◆ What is expected
Please summarize the email reply below in two sentences.

◆ Source passage
:::::
On Sat, Sep 28, 2013 at 9:38 PM, Alan Stern <st...@rowland.harvard.edu> wrote:
>
> Very few non-xHCI controllers can do DMA above the 4 GB limit.

Yes, but I am wondering non-xHCI need this kind of zero copy
optimization, since very few user space drivers complain or care
performance or cpu utilization when devices attach to non xHCI.

>
>> > make sure this will happen?
>>actually
>> That can't be guaranteed but we can handle it with page bounce, just like
>> block device.
>
> Obviously.  But if we have to bounce the pages, it isn't zero-copy any
> more.

Suppose the optimization is mainly for xHCI, there should be no such
problem. The problem only exists when non-xHCI is used and
system has more than 4GB memory, which looks not a mainstream
configuration.

I propose the idea only for comparing the two approaches, and each one
has its own advantage and disadvantage, maybe the two can coexist.
:::::
◆ Record excerpts
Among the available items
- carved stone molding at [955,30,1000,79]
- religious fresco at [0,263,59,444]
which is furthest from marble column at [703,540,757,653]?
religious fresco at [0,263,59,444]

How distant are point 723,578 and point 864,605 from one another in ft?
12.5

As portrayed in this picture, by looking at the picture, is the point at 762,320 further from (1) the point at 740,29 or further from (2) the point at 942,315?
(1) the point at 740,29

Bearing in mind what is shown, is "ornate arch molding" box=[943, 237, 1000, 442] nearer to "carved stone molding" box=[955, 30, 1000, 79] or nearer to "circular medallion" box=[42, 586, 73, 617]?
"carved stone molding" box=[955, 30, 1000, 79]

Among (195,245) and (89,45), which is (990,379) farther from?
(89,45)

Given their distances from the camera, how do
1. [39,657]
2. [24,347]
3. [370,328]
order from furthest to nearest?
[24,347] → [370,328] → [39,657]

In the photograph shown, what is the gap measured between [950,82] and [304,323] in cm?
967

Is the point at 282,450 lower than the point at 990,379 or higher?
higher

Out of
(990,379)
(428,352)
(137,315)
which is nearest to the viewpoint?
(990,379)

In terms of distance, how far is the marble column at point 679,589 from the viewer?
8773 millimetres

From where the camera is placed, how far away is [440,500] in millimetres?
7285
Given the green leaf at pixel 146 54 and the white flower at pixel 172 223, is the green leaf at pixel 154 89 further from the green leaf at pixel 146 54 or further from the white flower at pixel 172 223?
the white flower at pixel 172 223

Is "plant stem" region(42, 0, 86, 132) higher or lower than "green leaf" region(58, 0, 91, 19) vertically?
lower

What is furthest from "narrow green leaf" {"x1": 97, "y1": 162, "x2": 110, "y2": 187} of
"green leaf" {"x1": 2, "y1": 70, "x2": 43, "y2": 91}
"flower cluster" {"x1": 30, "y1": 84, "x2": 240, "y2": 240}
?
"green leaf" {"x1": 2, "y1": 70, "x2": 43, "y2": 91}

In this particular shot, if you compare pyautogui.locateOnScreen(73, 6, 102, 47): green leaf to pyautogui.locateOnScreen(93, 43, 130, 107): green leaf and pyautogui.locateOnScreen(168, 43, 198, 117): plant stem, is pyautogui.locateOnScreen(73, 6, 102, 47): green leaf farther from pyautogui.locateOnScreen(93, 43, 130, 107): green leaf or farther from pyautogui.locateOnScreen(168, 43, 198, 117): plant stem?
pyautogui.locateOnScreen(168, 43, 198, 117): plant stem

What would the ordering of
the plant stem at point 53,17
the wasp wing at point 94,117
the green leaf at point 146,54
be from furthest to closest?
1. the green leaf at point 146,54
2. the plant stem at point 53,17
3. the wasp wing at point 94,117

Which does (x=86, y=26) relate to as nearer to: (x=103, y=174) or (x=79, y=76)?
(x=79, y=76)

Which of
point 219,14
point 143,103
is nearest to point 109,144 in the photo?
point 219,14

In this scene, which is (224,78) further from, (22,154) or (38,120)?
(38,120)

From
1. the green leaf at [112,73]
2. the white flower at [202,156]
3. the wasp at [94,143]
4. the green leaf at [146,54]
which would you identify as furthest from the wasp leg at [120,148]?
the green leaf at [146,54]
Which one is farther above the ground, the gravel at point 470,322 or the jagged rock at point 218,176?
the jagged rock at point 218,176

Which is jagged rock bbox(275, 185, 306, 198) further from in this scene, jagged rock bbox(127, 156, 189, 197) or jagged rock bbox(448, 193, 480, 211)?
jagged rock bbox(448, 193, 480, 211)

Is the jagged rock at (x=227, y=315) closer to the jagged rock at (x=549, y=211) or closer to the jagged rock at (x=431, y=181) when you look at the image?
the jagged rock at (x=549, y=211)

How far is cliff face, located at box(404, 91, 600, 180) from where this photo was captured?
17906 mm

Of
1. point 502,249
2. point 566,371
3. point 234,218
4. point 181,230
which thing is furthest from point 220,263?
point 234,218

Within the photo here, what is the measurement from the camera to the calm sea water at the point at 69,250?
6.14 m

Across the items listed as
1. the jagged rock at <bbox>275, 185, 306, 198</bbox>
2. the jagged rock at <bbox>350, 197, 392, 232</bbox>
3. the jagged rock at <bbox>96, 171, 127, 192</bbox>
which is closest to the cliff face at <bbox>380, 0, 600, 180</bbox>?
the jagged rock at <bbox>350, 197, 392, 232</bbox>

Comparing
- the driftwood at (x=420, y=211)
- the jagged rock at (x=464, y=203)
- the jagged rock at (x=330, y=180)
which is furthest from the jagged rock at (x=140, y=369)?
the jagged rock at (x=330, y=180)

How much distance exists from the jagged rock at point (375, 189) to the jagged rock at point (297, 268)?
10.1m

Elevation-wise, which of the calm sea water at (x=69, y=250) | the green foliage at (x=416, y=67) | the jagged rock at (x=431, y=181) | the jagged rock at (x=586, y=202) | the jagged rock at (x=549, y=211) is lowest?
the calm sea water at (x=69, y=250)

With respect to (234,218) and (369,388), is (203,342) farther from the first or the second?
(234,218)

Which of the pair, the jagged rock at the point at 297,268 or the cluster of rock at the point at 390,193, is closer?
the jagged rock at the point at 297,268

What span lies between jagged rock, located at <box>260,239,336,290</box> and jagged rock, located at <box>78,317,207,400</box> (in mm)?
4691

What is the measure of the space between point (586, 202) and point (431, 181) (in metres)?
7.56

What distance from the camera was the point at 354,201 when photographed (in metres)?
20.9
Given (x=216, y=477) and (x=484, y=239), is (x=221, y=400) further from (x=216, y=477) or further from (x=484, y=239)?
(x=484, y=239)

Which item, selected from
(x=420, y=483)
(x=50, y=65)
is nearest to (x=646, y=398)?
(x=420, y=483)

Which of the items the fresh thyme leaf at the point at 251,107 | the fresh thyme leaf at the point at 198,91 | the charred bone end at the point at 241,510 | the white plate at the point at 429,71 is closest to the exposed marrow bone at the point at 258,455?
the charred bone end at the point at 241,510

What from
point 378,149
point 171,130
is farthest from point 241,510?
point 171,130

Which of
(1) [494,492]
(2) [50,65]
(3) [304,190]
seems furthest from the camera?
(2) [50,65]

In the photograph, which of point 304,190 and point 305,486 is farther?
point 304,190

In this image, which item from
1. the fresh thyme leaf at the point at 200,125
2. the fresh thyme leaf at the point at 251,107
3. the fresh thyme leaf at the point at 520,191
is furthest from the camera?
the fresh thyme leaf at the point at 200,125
:::::
◆ Exercise answer
The writer argues that the zero-copy optimization is mainly for xHCI controllers, since few user-space drivers care about performance or CPU use on non-xHCI controllers, and that page bouncing, which would defeat zero-copy, is needed only when a non-xHCI controller is used on a system with more than 4 GB of memory, which the writer sees as an uncommon setup. The idea was proposed only to compare two approaches that each have advantages and disadvantages, and the writer suggests the two might coexist.